■ **GOAL**: Please convert the material below into a Markdown table with two columns, Row and Line, giving each line its own numbered row. Skip blank lines and leave the pictures out.

====

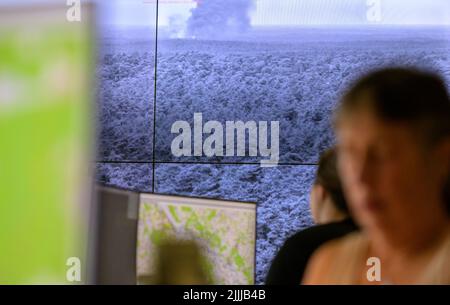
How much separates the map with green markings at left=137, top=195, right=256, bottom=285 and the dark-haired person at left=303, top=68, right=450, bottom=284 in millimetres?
195

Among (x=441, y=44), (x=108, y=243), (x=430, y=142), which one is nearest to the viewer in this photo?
(x=430, y=142)

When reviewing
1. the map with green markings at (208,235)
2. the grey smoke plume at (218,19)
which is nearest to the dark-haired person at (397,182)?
the map with green markings at (208,235)

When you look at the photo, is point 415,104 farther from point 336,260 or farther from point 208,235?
point 208,235

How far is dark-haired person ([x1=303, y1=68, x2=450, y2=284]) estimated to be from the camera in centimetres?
159

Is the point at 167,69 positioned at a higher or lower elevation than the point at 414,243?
higher

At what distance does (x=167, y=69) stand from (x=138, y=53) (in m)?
0.09

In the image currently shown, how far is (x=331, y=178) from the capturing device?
1.76 metres

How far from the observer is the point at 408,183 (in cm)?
162

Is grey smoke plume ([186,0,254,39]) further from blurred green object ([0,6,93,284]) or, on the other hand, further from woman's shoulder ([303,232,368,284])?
woman's shoulder ([303,232,368,284])

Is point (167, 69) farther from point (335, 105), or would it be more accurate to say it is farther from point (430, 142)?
point (430, 142)

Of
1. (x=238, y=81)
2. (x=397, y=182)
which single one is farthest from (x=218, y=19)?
(x=397, y=182)

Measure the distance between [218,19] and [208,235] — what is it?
562 millimetres

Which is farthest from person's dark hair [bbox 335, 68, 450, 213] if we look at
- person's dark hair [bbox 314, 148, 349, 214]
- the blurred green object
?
the blurred green object
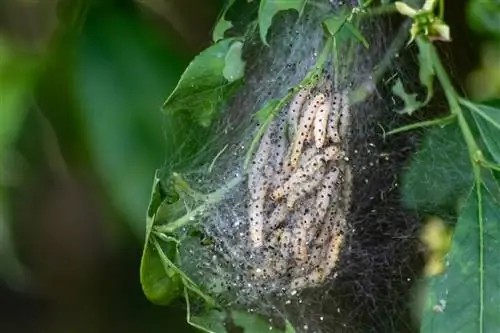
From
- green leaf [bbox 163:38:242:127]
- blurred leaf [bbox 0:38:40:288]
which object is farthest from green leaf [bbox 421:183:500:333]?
blurred leaf [bbox 0:38:40:288]

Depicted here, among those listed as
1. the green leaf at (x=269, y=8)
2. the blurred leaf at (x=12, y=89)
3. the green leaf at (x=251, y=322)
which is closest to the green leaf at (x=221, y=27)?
the green leaf at (x=269, y=8)

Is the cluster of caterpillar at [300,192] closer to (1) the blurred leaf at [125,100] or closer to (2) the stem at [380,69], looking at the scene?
(2) the stem at [380,69]

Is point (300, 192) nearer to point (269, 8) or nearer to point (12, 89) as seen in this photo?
point (269, 8)

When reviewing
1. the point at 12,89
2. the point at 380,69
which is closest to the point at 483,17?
the point at 380,69

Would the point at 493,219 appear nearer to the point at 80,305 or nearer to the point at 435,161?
the point at 435,161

====

■ **SOLUTION TO THIS TASK**:
| Row | Line |
|---|---|
| 1 | How much separates the map with green markings at left=137, top=195, right=256, bottom=285 and the dark-haired person at left=303, top=68, right=450, bottom=284 in millimetres? |
| 2 | 195 |
| 3 | Among (x=441, y=44), (x=108, y=243), (x=430, y=142), which one is nearest to the viewer in this photo? |
| 4 | (x=430, y=142) |
| 5 | When reviewing |
| 6 | 1. the map with green markings at (208,235) |
| 7 | 2. the grey smoke plume at (218,19) |
| 8 | which is nearest to the dark-haired person at (397,182)? |
| 9 | the map with green markings at (208,235) |
| 10 | When you look at the photo, is point 415,104 farther from point 336,260 or farther from point 208,235? |
| 11 | point 208,235 |
| 12 | How far is dark-haired person ([x1=303, y1=68, x2=450, y2=284]) estimated to be from the camera in centimetres? |
| 13 | 159 |
| 14 | Is the point at 167,69 positioned at a higher or lower elevation than the point at 414,243? |
| 15 | higher |
| 16 | At what distance does (x=167, y=69) stand from (x=138, y=53) (in m)? |
| 17 | 0.09 |
| 18 | In the image currently shown, how far is (x=331, y=178) from the capturing device? |
| 19 | 1.76 metres |
| 20 | How far from the observer is the point at 408,183 (in cm)? |
| 21 | 162 |
| 22 | Is grey smoke plume ([186,0,254,39]) further from blurred green object ([0,6,93,284]) or, on the other hand, further from woman's shoulder ([303,232,368,284])? |
| 23 | woman's shoulder ([303,232,368,284]) |
| 24 | Is point (167, 69) farther from point (335, 105), or would it be more accurate to say it is farther from point (430, 142)? |
| 25 | point (430, 142) |
| 26 | Of |
| 27 | 1. (x=238, y=81) |
| 28 | 2. (x=397, y=182) |
| 29 | which single one is farthest from (x=218, y=19)? |
| 30 | (x=397, y=182) |
| 31 | Measure the distance between [218,19] and [208,235] — what is it? |
| 32 | 562 millimetres |
| 33 | Which is farthest from person's dark hair [bbox 335, 68, 450, 213] if we look at |
| 34 | - person's dark hair [bbox 314, 148, 349, 214] |
| 35 | - the blurred green object |
| 36 | ? |
| 37 | the blurred green object |
| 38 | From |
| 39 | - green leaf [bbox 163:38:242:127] |
| 40 | - blurred leaf [bbox 0:38:40:288] |
| 41 | which object is farthest from green leaf [bbox 421:183:500:333]? |
| 42 | blurred leaf [bbox 0:38:40:288] |
| 43 | Depicted here, among those listed as |
| 44 | 1. the green leaf at (x=269, y=8) |
| 45 | 2. the blurred leaf at (x=12, y=89) |
| 46 | 3. the green leaf at (x=251, y=322) |
| 47 | which is closest to the green leaf at (x=221, y=27)? |
| 48 | the green leaf at (x=269, y=8) |
| 49 | Is the cluster of caterpillar at [300,192] closer to (1) the blurred leaf at [125,100] or closer to (2) the stem at [380,69], looking at the scene? |
| 50 | (2) the stem at [380,69] |
| 51 | Is point (300, 192) nearer to point (269, 8) or nearer to point (12, 89) as seen in this photo? |
| 52 | point (269, 8) |
| 53 | When reviewing |
| 54 | 1. the point at 12,89 |
| 55 | 2. the point at 380,69 |
| 56 | which is closest to the point at 483,17? |
| 57 | the point at 380,69 |
| 58 | Would the point at 493,219 appear nearer to the point at 80,305 or nearer to the point at 435,161? |
| 59 | the point at 435,161 |